Ils proposent donc de rendre ces prestations optionnelles pour les assurés qui ne souhaitent pas y recourir, dans le but de faire baisser les cotisations des complémentaires santé.
Un coup de pouce pour les retraités modestes
Les sénateurs n’oublient pas les retraités, particulièrement affectés par la hausse des tarifs des mutuelles, en raison de contrats individuels souvent plus coûteux. Le rapport appelle à renforcer la solidarité intergénérationnelle pour plafonner les cotisations des personnes âgées.
Xavier Iacovelli suggère en parallèle la création d’une complémentaire santé solidaire (C2S) dédiée aux seniors aux revenus modestes, notamment ceux dont les ressources se situent entre le minimum vieillesse et un plafond à déterminer. Le sénateur plaide également pour une meilleure information des retraités sur leurs droits, afin de lutter contre le taux élevé de non-recours à ces aides.

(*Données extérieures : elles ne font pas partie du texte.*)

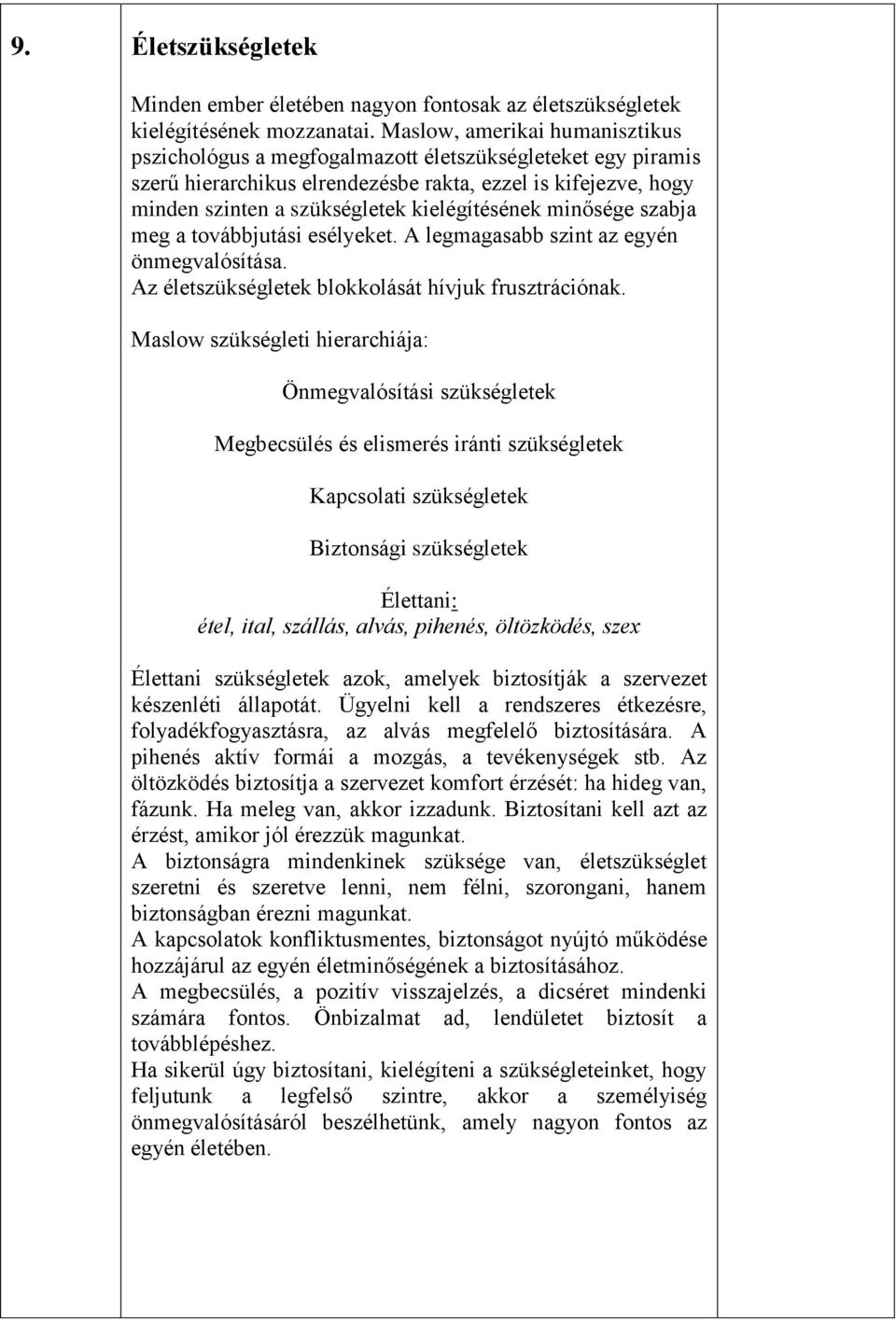 kielégítésének minősége szabja meg a továbbjutási esélyeket. A legmagasabb szint az egyén önmegvalósítása. Az életszükségletek blokkolását hívjuk frusztrációnak.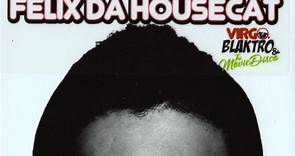 Felix Da Housecat - Virgo, Blaktro & The Movie Disco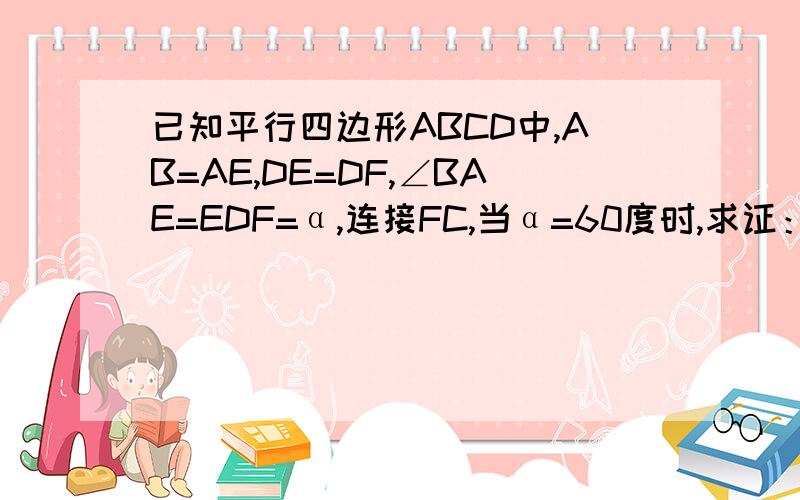 已知平行四边形ABCD中,AB=AE,DE=DF,∠BAE=EDF=α,连接FC,当α=60度时,求证：FC=BC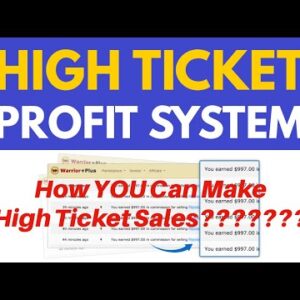 High Ticket Profit System Review Bonus - How YOU Can Make High Ticket Sales???????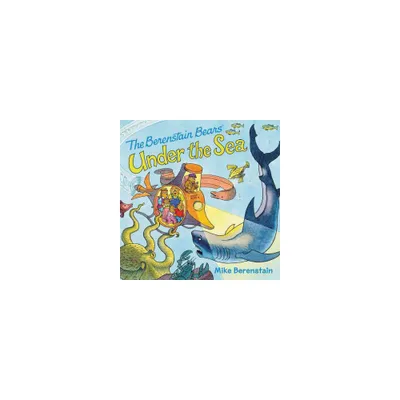 The Berenstain Bears Under the Sea ( The Berenstain Bears) (Paperback) by Mike Berenstain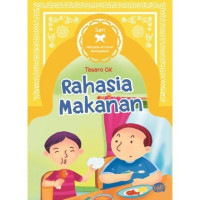 Seri Mengapa Al-Quran Menakjubkan : Rahasia Makanan
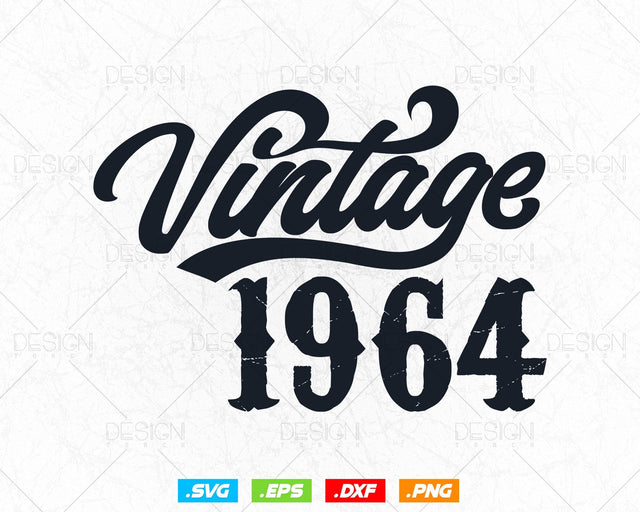 Vintage 1964 Birthday Svg Png, 60th Birthday Svg, Vintage 1964 Shirt, Birthday Gifts For Men, Birthday Gifts, Svg Files For Cricut SVG DesignDestine 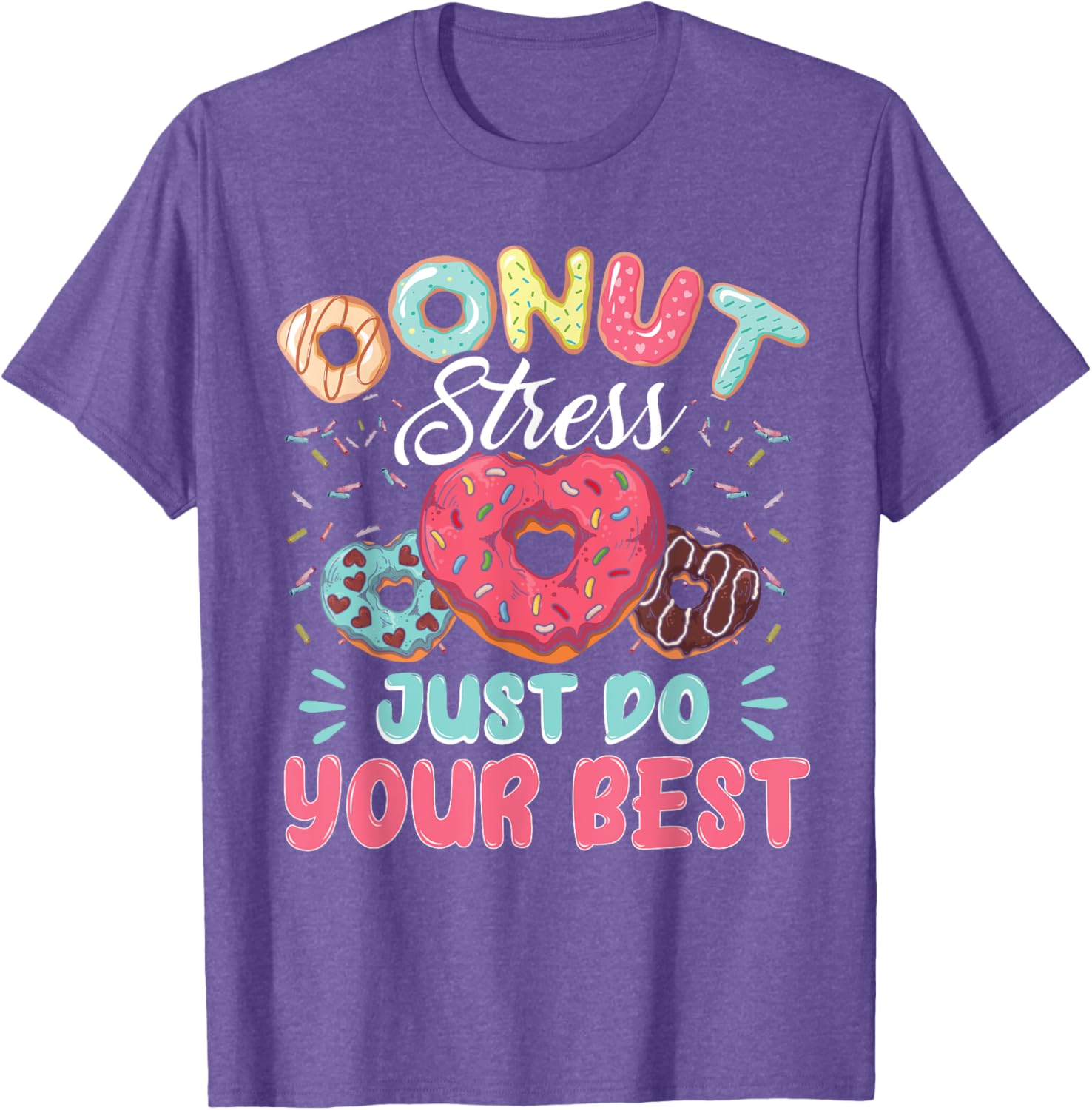 Donut Stress Just Do Your Best Testing Day Teacher T-Shirt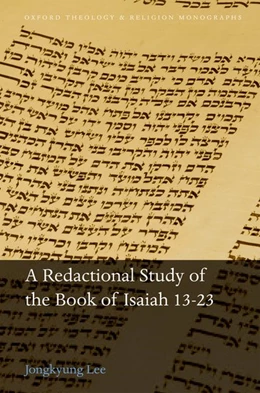 Abbildung von Lee | A Redactional Study of the Book of Isaiah 13-23 | 1. Auflage | 2018 | beck-shop.de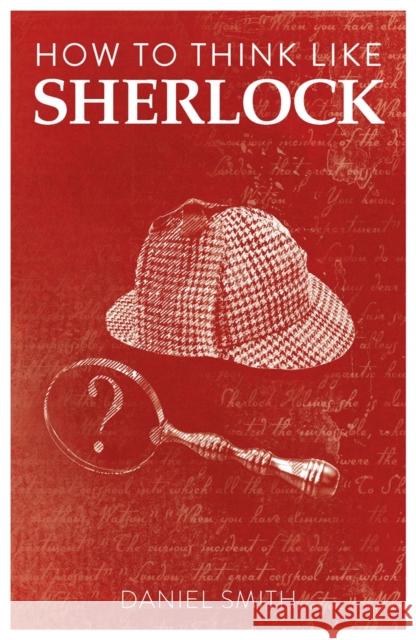 How to Think Like Sherlock: Volume 1 Smith, Daniel 9781789292244 Michael O'Mara Publications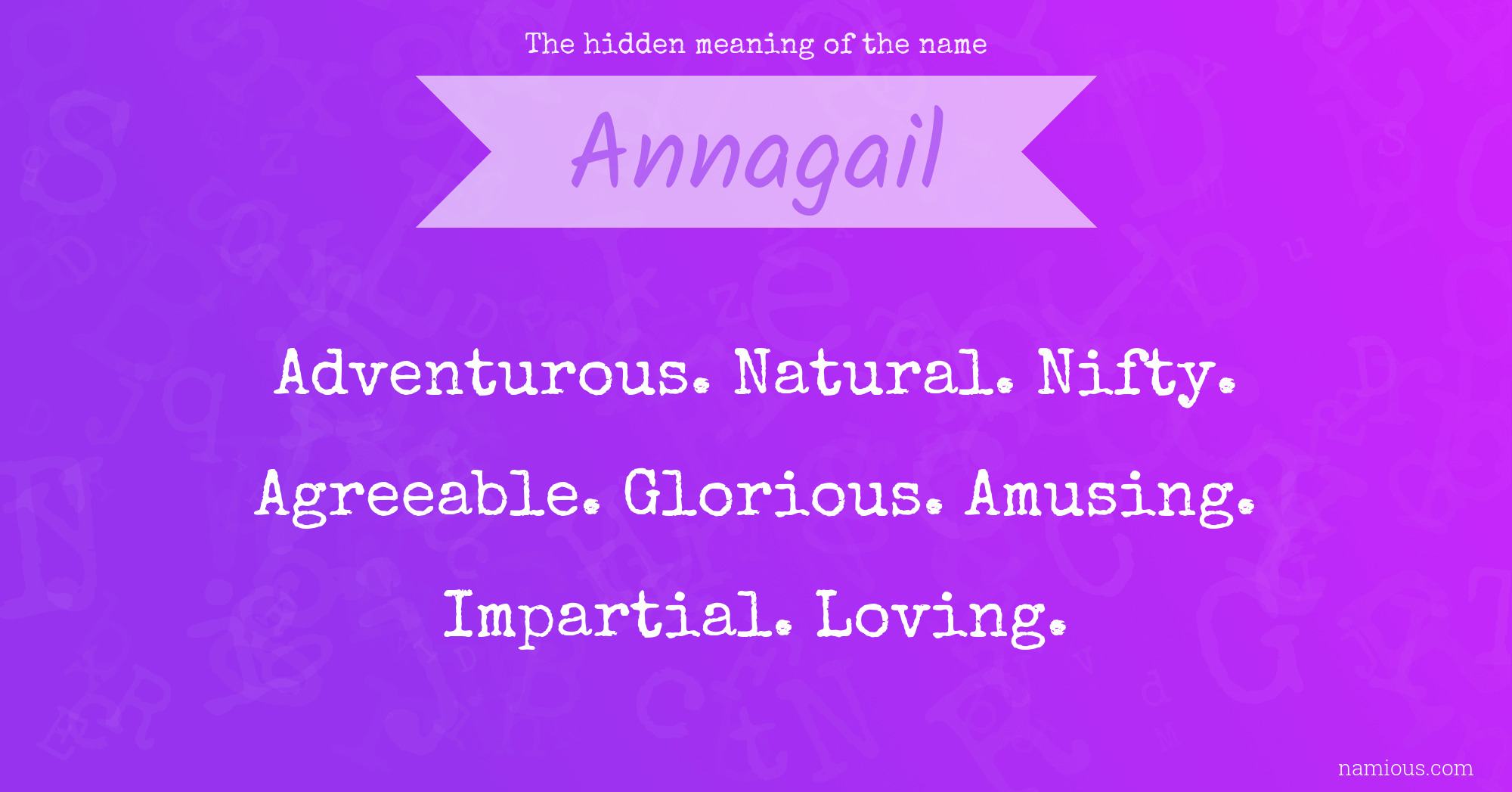 The hidden meaning of the name Annagail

Quelles suites pour le rapport ?
Ce rapport, salué pour ses propositions concrètes, ne vise pas à faire baisser immédiatement les tarifs des complémentaires, mais à les contenir dans un contexte où les dépenses de santé continueront d’augmenter avec le vieillissement de la population.
Xavier Iacovelli espère maintenant négocier avec le gouvernement pour intégrer certaines de ces propositions au projet de loi de financement de la Sécurité sociale (PLFSS). « Nous avons la chance d’avoir à la tête de cette mission une présidente qui est désormais membre du gouvernement », se réjouit le sénateur. Néanmoins, les marges de manœuvre restent limitées, notamment en raison du déficit public élevé.